Chronique de Jean-Paul Gavard-Perret
Anne Bonhomme : mort où est ta victoire ?
Anne Bonhomme, « temps noir », illustrations de Simonne Janssens, Editions Le Coudrier, Mont Saint Guibert, 14 e., 2015.
La poésie d’Anne Bonhomme s’inscrit en faux contre toutes féeries. Si ce ne sont les plus glacées dans une « œuvre au noir » où la mort rôde sous la suie des pierres et les cris étouffés. En forme d’immense métaphore implacable le texte de la créatrice fait toucher à l’universel thanatos. Il n’y a guère de solution sinon la protection des plis démunis des mortels. Pour autant l’œuvre ne se veut pas forcément engagées. Elle reste néanmoins militante en se rendant comptable des opérations du réel. Elle devient cet étrange dépôt qui n’accepte pas la présomption de la mort sur la vie et le peu qu’elle est pour ceux qui la suppriment. Afin de le rappeler elle donne au cri le plus archaïque des mots à la force dépouillée.
« Nous connaissons les fins dernières
nous consentons
pliés déjà pour les cercueils
et tous ces soleils rouges
enfoncés
dans nos chairs »,
écrit la poétesse. Elle montre en substance qu’il n’y a que peu de salut terrestre. C’est pourtant au non de l’ici-même et de l’ici-bas qu’elle écrit.
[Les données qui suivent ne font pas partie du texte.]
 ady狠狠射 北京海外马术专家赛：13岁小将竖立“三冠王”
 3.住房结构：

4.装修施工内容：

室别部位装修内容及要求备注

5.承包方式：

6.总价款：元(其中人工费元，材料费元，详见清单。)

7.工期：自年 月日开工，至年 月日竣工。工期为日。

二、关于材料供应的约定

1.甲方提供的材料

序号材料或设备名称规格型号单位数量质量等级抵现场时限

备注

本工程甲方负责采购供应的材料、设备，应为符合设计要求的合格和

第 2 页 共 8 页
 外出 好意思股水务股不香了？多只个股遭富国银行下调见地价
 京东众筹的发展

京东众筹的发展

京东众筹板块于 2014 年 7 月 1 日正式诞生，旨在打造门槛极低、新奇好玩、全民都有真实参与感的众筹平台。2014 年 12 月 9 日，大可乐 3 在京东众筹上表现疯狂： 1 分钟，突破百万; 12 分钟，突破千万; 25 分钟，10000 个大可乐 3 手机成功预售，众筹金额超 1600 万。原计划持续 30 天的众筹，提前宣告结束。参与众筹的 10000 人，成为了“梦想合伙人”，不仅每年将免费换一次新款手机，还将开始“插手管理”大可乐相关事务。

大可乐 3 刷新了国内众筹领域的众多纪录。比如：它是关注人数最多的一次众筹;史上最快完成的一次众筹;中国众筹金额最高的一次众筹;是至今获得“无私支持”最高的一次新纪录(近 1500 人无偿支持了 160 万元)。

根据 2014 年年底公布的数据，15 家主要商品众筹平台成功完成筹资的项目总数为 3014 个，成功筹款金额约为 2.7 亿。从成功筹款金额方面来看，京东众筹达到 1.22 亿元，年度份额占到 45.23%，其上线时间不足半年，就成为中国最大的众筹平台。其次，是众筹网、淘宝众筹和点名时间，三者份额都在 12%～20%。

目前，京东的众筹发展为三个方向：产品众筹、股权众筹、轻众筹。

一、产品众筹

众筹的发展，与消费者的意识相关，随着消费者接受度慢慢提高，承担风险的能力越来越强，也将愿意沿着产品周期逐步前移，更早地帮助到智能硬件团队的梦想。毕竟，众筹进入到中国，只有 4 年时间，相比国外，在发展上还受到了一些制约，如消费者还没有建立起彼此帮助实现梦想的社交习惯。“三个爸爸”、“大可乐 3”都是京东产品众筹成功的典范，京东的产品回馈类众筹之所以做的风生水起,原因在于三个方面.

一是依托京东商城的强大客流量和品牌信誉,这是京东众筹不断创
Elle rompt ainsi avec tant de poésies aux blancheurs virginales. La cruauté est là sans pour autant qu’Anne Bonhomme en joue. Bien au contraire.
Loin de tout voyeurisme il ne s’agit pas de donner une apparence à la substance morbide. Par les mots les plus durs se sécrète ce qui s’arrache au vide et au silence. La poétesse est donc celle qui fait resurgir le cri oublié de l’être. Elle ne prétend rien régler ni pacifier. Elle lance au monde son effervescence langagière, capable d’ébranler nos certitudes en nous jetant vers des forces indociles.